Foto: ORF/IP Media/Peter Krivograd

Als Kind hätte Melissa Naschenweng wegen ihrer kurzen Haare ausgeschaut wie ein Bub. Das sei der Grund dafür, warum die pinke Farbe heute das Markenzeichen der Schlagersängerin ist. Es sei nämlich "ein Statement: Ich bin ein Mädl – und was für eines!". So erzählt es der Gestalter in seiner Naschenweng-Dokumentation Die Senkrechtstarterin im Porträt (Mittwoch, 21.20 Uhr, ORF 2). Wer an Einblicken wie diesen Gefallen findet, wird mit dem knapp halbstündigen Film die reinste Freude haben.

Da erfährt man etwa, dass Naschenweng (I steh auf Bergbauernbuam) auf einer China-Tournee gelernt hat, dass man Musik nicht verstehen muss, um sie zu spüren. Und dass ihr Erfolgsrezept sei, den Leuten das Gefühl zu geben, sie sei eine von ihnen.

Jetzt ist es ja neuerdings en woke, Schlagermusik eh okay finden zu müssen, sie jedenfalls gegenüber anspruchsvollerer Musik nicht abwerten zu dürfen – ein Ausdruck postmoderner Schunkel-Culture. Das fällt angesichts der ORF-Doku insofern schwer, als sie selbst all das tut, was dem Schlager vorgeworfen wird.

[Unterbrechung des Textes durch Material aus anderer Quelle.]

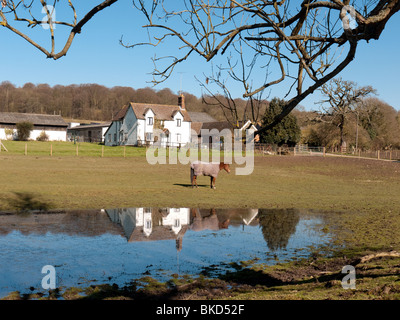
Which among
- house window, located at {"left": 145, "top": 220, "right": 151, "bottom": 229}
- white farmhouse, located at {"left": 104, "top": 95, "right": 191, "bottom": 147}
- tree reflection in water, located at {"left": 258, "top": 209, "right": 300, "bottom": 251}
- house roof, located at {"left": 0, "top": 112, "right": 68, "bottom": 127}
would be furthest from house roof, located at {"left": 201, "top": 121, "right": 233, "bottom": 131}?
house window, located at {"left": 145, "top": 220, "right": 151, "bottom": 229}

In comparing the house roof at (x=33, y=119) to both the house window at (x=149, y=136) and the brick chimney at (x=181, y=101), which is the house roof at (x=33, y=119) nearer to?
the house window at (x=149, y=136)

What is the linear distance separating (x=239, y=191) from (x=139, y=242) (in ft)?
46.8

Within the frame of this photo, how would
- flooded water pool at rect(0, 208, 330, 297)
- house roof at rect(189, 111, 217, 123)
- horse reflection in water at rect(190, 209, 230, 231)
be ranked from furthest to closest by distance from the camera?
1. house roof at rect(189, 111, 217, 123)
2. horse reflection in water at rect(190, 209, 230, 231)
3. flooded water pool at rect(0, 208, 330, 297)

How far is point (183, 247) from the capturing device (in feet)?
39.7

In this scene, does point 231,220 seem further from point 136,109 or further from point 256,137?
point 136,109

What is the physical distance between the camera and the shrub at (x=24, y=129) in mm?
78594

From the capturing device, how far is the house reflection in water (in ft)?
45.3

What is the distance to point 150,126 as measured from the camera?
7362 cm

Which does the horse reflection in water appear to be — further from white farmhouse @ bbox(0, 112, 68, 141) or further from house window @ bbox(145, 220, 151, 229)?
white farmhouse @ bbox(0, 112, 68, 141)

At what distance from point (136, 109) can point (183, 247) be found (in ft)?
208

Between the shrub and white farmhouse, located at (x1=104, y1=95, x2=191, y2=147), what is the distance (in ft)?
52.8

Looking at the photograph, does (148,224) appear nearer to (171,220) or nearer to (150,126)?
(171,220)
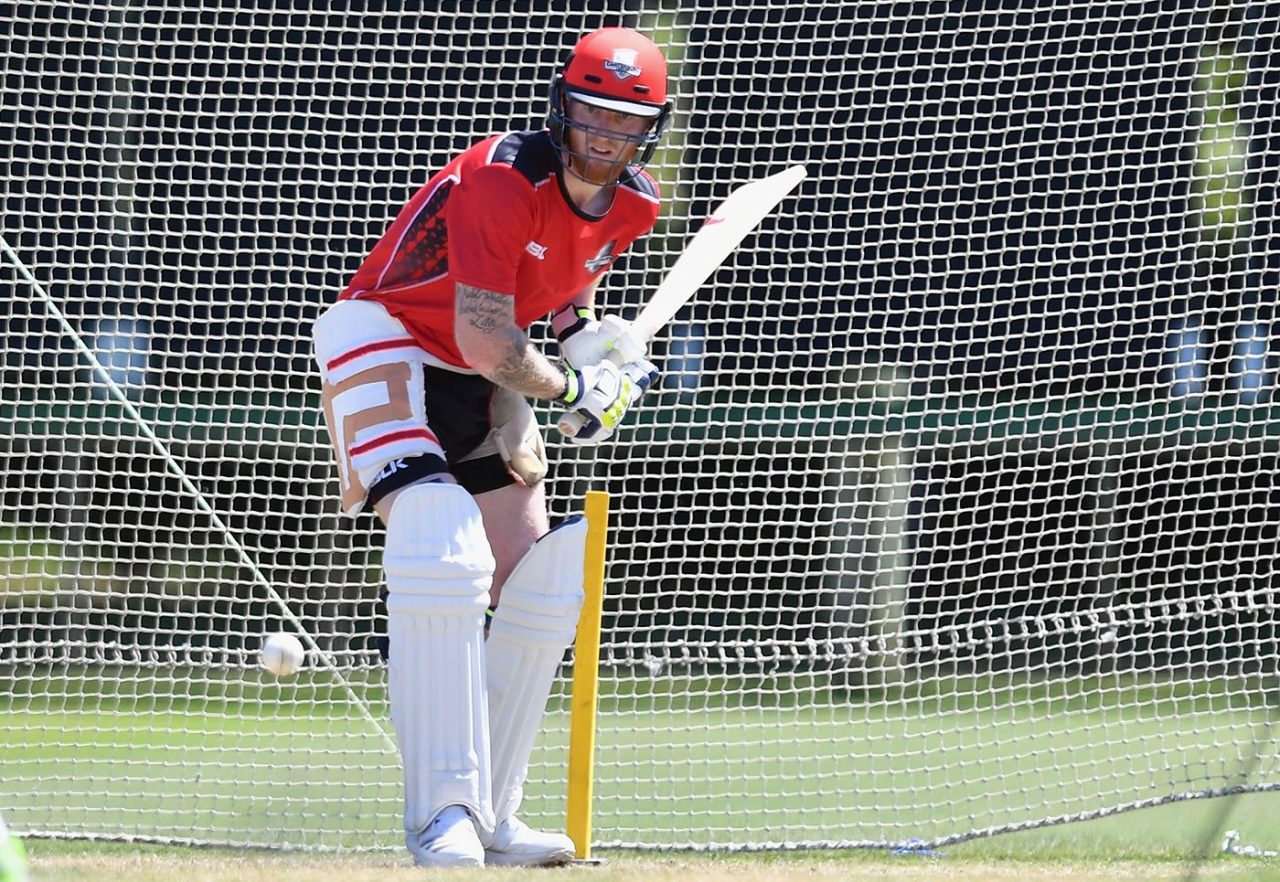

Der Film bleibt nämlich fast aggressiv oberflächlich, bedacht auf Wohlfühlstimmung, schöne Bilder (passender Sponsor des Beitrags: das Land Kärnten) und keine inhaltlichen Kanten. Den erzählerischen Rahmen bildet ein Besuch Naschenwengs in ihrem Elternhaus. Interviewt werden ausschließlich sie selbst, Verwandte oder Geschäftspartnerinnen. Ein Porträt muss kein Verriss sein und auch keine Kellerleichen der Protagonistin zutage fördern, aber ein bisschen kritische Distanz täte ihm gut. So ist alles, was davon bleibt: ein hartnäckiger Ohrwurm. (Sebastian Fellner, 8.6.2022)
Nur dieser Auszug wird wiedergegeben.